New context-aware finetune
Reviewer rZtt made a good point that "it remains unclear how applicable the proposed method is to other LMs". As part of our rebuttal we finetuned a reward model based on Gemma 2B that performed relatively well for its size on Reward Bench. This shows that the benefit of training on RPR is not restricted to the Mistral 7B model we used in our submission. We report the results in our response to Reviewer rZtt below, which we will add to the paper.
Added sample from RPR
We realized after submission that our manuscript did not include any samples from the dataset itself. We have since added a sample from RPR to the main text to help with the exposition. We are happy to share it during the extended discussion period if the reviewers would find it helpful.
This paper raises no ethical concerns
The paper addresses the challenges of fine-tuning language models using pairwise preferences due to the underspecified nature of natural language. It proposes a two-step preference modelling approach, introducing context-conditioned preference datasets and developing a context-aware reward model.
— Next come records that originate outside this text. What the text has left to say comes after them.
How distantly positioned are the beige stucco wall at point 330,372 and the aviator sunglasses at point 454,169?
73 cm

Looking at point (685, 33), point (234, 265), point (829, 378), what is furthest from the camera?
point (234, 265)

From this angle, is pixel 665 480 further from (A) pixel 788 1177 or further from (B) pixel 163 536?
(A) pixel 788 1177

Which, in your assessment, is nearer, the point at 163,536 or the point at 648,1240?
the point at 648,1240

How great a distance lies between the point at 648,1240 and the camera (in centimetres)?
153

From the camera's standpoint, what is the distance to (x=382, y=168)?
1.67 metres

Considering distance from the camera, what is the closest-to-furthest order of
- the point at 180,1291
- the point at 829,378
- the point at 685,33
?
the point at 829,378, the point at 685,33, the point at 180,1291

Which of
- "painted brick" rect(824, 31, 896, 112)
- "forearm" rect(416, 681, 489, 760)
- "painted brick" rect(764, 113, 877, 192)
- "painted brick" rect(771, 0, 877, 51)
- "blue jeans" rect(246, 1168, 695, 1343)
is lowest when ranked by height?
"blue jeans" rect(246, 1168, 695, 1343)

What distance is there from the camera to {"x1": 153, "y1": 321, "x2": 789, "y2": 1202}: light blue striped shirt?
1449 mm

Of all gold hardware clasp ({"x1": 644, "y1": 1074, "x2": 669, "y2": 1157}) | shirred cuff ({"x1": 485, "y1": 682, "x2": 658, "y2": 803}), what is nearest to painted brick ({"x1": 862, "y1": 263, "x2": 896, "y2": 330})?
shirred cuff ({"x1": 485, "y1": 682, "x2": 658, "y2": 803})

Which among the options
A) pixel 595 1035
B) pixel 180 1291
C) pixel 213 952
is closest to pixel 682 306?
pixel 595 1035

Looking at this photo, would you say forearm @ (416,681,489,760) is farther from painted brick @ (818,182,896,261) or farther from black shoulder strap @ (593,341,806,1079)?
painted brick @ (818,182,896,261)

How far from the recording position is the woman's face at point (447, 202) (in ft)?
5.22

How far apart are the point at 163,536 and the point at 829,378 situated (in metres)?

The reviews are borderline and the authors suspect that one of the negative reviews contains artefacts indicating that it could have been generated by ChatGPT.
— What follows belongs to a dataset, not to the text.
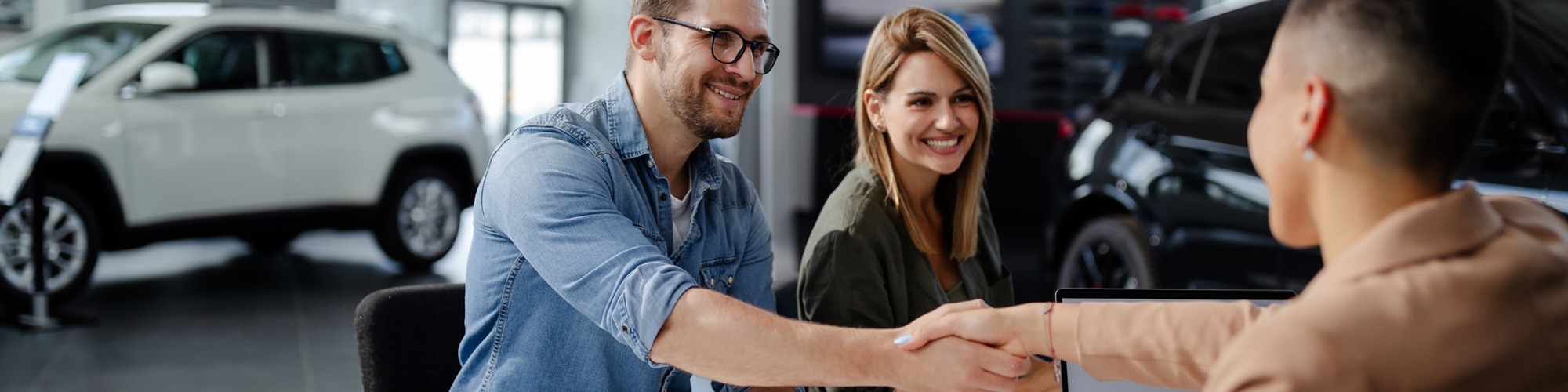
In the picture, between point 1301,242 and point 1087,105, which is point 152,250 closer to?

The paper introduces a two-step preference modelling approach that could potentially enhance the alignment of models with diverse human preferences (e.g. different domains for text generation have different rrequirements). The introduction of context-conditioning is a valuable contributioin and may be of benefit for downstream applications in model personalisation. The context-aware reward model demonstrates improved performance on context-specific tasks, with comprehensive experimental results supporting this claim.
In the rebuttal, the authors have provided additional data that counters the negative aspects identified by the reviewers. The rebuttal introduces additional experiments demonstrating the model’s advantages on newly introduced benchmarks, which somewhat mitigates the concerns raised in the first round of reviewing.
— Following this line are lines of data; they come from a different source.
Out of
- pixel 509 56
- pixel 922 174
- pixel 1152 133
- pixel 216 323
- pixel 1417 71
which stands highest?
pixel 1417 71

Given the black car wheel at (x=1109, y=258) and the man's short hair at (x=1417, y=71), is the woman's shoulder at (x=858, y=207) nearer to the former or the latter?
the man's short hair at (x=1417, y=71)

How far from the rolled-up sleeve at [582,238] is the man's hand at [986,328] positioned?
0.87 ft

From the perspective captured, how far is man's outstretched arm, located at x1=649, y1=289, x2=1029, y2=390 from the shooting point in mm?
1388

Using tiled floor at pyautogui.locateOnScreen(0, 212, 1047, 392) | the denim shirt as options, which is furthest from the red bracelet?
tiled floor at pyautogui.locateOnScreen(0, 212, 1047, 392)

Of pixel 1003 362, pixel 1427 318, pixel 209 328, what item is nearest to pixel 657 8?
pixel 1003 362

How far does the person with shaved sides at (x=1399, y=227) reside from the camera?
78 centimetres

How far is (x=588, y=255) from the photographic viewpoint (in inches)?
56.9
There is a significant discrepancy between reviewers mLs1 and j5YU , who lean towards rejection due to concerns about under-supported claims and experimental limitations, and reviewers rztt and t1sE, who see potential in the novel approach and datasets introduced.
The paper has the potential to influence the language model personalisation and preference modeling, particularly in how context is integrated into preference modelling. The introduction of context-conditioned datasets could serve as a valuable resource for future research.